Exercise requirements: Pictures stay out. Extract the lines below from the first one through the line with "Discord Bots Github Topics Github", both included.
++++++++
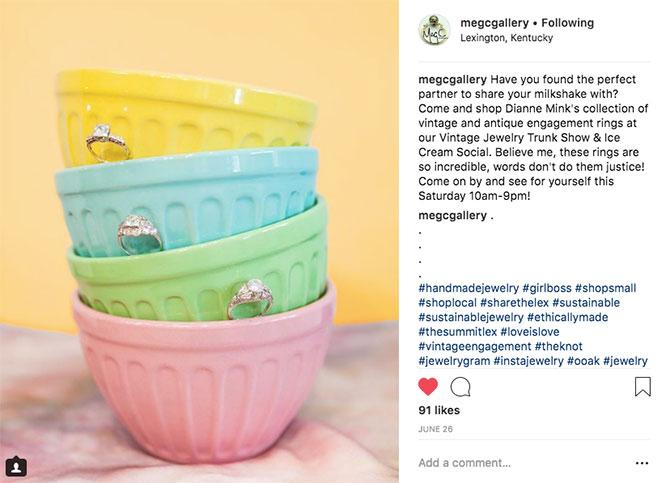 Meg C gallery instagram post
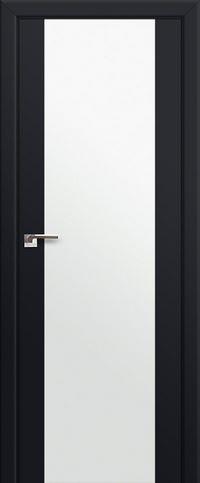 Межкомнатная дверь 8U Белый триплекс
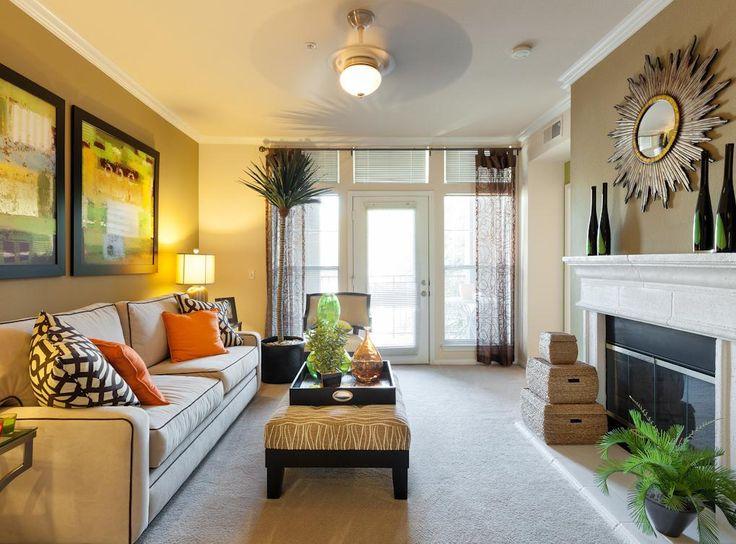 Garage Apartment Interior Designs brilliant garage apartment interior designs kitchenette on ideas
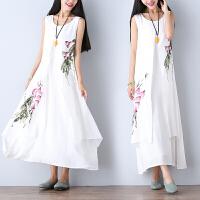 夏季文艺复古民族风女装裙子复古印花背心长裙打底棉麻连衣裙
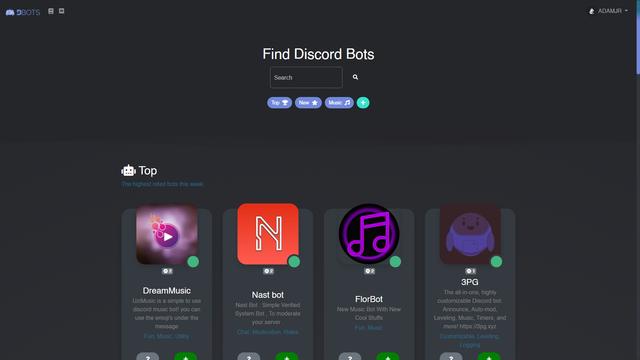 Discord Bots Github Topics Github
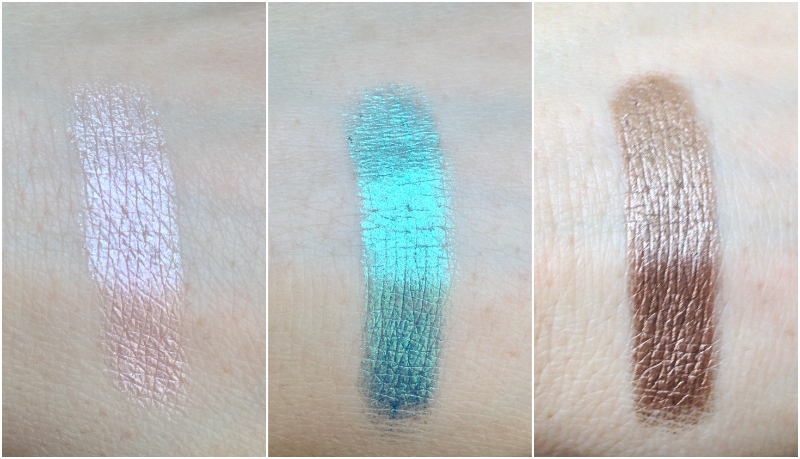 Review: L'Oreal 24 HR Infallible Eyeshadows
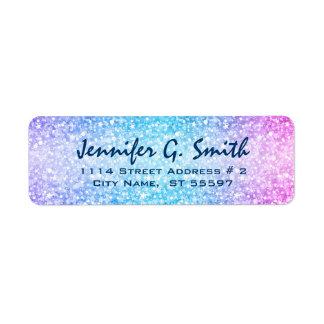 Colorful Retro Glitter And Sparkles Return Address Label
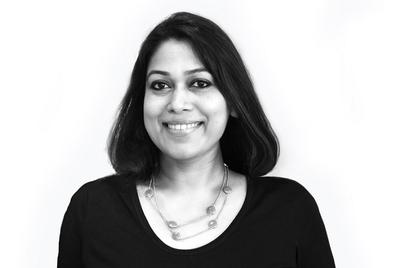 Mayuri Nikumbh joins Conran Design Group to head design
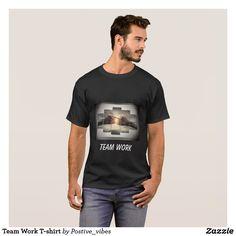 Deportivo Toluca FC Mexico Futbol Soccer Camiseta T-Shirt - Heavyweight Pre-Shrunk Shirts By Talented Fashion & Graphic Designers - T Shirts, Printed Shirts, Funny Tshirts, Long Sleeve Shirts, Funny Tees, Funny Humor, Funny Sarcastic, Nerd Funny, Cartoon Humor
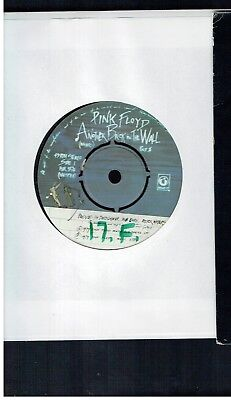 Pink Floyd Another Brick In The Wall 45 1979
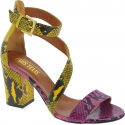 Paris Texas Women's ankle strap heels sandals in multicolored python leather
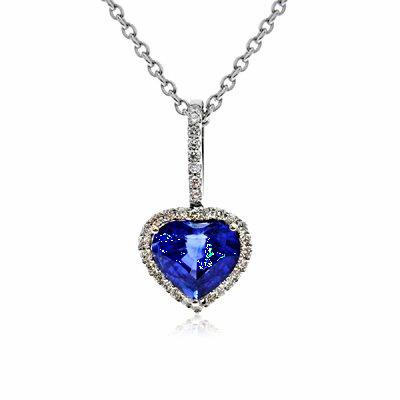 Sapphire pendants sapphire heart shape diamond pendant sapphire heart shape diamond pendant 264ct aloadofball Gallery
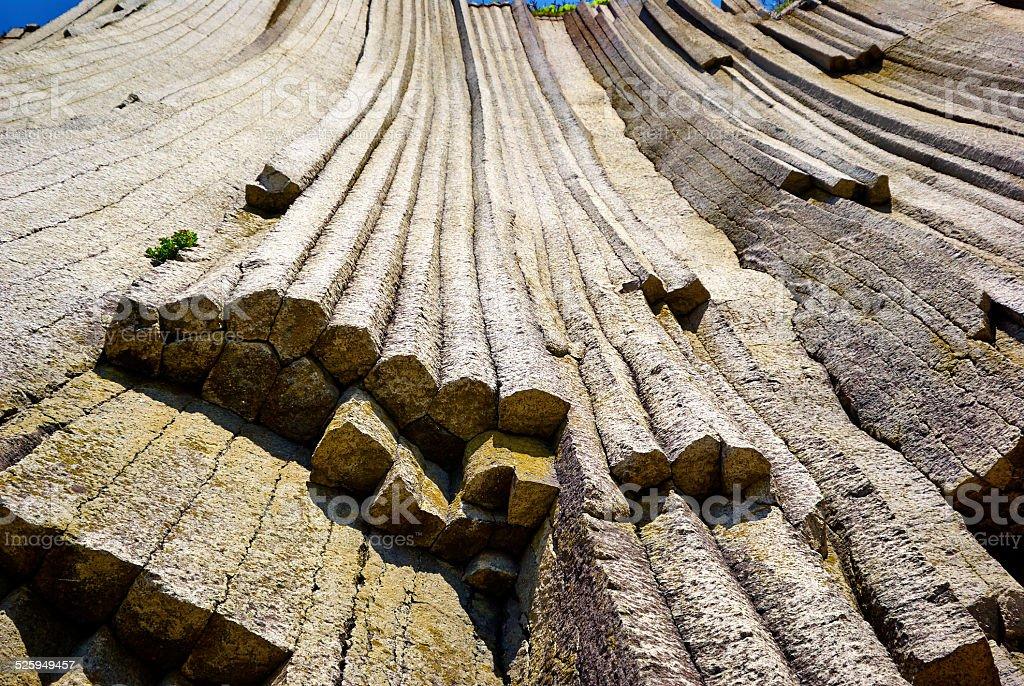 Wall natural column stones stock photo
++++++++
Answer for this exercise:
 Meg C gallery instagram post
 Межкомнатная дверь 8U Белый триплекс
 Garage Apartment Interior Designs brilliant garage apartment interior designs kitchenette on ideas
 夏季文艺复古民族风女装裙子复古印花背心长裙打底棉麻连衣裙
 Discord Bots Github Topics Github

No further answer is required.